Pois, imagino que para explicar ao vizinho, quem é a moça do 904, deve estar sendo uma tarefa confusa:
“Olhe, ela dá chuta o vendo; ri sozinha e conversa com as borboletas. Ela toca nas plantas e fica parada desenhando as flores. Ela anda nas pedrinhas de meia nos pés, senta-se em uma toalha, trás uma xícara e lê livros em voz alta. Ela me aparece toda descabelada, com uns sacos de arroz para fazer agachamento no maior sol. Sai daqui suando. Ela sobe e desce escadas sem parar e daqui dá para ouvir as suas gargalhadas. Sabe, tem dias, que ela faz umas coisas estranhas, o zelador que vê, diz que as músicas são esquisitas. Ela traz um pote com água, cheio de pedrinhas depois vai embora. Ela vive agarrada com uns cadernos anotando, toma banho de chuveirão de roupa e tudo, canta sem parar e do nada, lá está ela dançando. Ainda trás a mãe, coitada. À noite, ela fala sozinha, olhando para o céu no maior escuro. As vezes, cruzas as pernas, fecha os olhos e passa horas lá sem se mexer. Vejo que ela gosta muito da lua.

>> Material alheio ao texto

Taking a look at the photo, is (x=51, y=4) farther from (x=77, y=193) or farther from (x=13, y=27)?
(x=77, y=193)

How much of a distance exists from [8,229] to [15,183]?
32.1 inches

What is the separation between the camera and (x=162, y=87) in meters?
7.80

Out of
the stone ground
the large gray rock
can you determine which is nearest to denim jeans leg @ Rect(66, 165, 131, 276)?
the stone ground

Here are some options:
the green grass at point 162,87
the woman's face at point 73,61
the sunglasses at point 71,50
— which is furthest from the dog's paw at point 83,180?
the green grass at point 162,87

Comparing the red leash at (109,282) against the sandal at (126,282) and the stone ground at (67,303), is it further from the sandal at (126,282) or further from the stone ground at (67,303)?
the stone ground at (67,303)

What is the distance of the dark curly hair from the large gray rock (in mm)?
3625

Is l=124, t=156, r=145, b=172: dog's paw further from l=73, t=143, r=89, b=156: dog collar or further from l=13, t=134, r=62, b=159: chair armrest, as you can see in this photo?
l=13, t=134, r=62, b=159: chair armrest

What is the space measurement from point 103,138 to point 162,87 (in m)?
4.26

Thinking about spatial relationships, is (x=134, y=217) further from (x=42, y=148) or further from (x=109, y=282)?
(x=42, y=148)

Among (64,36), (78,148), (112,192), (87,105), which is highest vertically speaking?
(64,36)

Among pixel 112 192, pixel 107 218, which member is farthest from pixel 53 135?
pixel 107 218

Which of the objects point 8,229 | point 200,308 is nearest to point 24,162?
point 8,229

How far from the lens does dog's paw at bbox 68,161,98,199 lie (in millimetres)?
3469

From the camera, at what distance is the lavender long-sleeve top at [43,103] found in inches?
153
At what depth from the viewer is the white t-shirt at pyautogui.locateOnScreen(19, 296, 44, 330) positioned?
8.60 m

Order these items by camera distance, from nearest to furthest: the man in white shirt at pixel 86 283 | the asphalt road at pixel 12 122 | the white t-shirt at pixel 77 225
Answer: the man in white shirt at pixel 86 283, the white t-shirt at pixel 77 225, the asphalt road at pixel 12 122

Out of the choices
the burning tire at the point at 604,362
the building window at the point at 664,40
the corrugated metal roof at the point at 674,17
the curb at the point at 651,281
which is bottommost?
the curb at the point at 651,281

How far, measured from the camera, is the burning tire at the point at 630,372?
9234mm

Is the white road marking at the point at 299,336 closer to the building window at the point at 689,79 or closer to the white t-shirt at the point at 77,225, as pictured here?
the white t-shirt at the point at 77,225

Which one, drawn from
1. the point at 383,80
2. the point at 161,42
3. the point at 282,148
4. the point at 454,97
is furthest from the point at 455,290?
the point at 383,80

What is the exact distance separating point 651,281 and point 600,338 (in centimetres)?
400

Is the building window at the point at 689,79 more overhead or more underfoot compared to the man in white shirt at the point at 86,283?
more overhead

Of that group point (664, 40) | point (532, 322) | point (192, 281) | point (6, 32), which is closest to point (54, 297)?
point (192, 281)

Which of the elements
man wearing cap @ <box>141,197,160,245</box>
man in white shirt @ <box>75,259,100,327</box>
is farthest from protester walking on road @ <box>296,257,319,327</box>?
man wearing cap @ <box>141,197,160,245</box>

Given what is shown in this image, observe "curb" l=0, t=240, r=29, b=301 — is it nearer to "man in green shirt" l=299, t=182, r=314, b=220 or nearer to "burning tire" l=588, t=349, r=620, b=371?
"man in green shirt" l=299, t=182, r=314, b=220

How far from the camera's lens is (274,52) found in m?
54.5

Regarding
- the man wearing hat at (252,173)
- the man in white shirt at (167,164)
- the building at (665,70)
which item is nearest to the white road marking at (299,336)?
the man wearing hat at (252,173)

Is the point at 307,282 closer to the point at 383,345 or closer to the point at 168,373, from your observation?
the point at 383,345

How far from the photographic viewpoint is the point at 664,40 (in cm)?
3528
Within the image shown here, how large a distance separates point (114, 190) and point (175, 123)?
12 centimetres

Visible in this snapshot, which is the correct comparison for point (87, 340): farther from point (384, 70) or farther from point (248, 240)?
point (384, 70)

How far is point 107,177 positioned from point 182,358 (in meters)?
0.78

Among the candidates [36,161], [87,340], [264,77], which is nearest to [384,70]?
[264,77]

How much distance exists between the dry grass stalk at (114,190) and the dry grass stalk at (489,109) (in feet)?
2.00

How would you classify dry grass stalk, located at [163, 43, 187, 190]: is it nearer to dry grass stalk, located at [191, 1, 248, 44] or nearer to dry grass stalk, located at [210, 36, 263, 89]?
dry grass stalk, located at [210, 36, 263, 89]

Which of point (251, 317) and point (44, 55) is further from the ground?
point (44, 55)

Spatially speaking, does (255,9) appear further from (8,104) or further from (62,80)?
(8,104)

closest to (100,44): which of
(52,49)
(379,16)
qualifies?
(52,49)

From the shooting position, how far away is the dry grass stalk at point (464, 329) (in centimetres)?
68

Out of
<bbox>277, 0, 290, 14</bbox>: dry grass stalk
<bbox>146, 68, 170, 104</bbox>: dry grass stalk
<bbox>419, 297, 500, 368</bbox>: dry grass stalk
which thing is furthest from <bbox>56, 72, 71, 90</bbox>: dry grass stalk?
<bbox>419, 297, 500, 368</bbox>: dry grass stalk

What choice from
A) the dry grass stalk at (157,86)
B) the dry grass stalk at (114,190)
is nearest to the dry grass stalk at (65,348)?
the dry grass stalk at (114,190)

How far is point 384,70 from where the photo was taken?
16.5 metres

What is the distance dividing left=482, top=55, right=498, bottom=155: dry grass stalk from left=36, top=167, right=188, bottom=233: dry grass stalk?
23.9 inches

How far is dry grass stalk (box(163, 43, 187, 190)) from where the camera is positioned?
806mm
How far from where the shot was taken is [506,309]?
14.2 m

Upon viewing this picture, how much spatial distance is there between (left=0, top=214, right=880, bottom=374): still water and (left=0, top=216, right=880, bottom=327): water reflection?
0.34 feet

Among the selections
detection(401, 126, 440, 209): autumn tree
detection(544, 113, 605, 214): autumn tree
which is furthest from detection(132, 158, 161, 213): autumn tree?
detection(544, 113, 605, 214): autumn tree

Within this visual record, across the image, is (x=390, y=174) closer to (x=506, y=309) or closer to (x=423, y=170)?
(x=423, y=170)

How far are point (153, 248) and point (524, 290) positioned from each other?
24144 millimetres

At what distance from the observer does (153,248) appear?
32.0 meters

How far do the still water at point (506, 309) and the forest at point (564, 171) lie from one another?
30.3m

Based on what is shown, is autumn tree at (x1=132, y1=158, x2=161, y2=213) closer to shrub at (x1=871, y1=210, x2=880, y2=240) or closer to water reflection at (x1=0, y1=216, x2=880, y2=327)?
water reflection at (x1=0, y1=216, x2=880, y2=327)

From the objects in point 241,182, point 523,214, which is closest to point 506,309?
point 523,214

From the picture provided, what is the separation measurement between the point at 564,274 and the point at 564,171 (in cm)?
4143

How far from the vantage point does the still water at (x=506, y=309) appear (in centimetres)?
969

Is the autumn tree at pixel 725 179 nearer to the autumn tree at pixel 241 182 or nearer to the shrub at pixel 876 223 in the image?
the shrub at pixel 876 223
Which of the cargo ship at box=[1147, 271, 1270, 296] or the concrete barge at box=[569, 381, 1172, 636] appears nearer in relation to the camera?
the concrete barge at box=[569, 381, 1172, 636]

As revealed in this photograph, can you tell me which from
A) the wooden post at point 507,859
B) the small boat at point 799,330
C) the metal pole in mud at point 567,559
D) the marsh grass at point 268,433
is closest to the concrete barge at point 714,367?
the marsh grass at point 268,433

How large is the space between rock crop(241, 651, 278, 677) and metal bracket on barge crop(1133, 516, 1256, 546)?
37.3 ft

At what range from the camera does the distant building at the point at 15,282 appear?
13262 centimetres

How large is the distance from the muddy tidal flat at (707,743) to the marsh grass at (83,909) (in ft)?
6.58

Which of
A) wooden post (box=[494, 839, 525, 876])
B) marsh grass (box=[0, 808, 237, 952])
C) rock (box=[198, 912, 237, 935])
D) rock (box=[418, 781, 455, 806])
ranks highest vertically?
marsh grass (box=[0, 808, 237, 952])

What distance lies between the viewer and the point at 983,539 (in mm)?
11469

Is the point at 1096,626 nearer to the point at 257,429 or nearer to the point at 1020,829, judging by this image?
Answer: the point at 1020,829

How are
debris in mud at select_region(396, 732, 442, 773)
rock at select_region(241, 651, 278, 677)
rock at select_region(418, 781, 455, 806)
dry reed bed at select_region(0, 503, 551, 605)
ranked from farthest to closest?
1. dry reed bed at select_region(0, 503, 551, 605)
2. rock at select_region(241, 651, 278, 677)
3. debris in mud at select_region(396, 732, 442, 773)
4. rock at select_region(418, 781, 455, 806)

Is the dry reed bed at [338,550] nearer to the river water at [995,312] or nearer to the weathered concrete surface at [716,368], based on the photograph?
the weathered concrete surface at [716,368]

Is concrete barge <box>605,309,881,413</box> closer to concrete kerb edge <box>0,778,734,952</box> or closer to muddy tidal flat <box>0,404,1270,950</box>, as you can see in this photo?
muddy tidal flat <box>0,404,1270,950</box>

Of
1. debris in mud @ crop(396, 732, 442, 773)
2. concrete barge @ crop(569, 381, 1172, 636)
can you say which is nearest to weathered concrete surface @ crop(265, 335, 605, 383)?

Eu só sei, meu filho, que antes, ela saia as 8:00 da manhã, toda arrumada, sempre correndo. Só chegava lá pelas 23:00, com uma cara de cansada. Nunca a via pelo prédio e eu nem sabia o seu nome. Depois, ela desapareceu por uns anos e nunca mais eu a vi. Agora voltou assim, fazendo umas coisas, do nada. Parece que estou assistindo um filme: se eu pisco o olho, já perdi alguma coisa”.
Está difícil né, meu porteiro?
O interfone aqui de casa tocou. Eu atendo: alguém fala: “alô, é da portaria, está tudo bem? A lua está cheia hoje, a senhora não vai subir?”.
“ALÔ, PORTEIRO, tudo muda o tempo inteiro, e a gente ainda quer ficar fazendo as mesmas coisas, pensando, reclamando e repetindo o mesmo pensamento: “o quê será que vão pensar?”
Talvez se mudássemos para: “o quê eu estou pensando sobre mim” fosse mais prático para sermos quem somos. A gente cria histórias na nossa cabeça, julga, critica e entrega a responsabilidade: “as pessoas são assim”. “O outro faz assim”. “O vizinho vive assim”. É mais fácil culpar, ora.
As pessoas somos nós.
A sociedade somos nós.
O outro somos nós.
Não dá mais para gente SER, porque TEM que ser, por MEDO do quê vão pensar sobre a gente.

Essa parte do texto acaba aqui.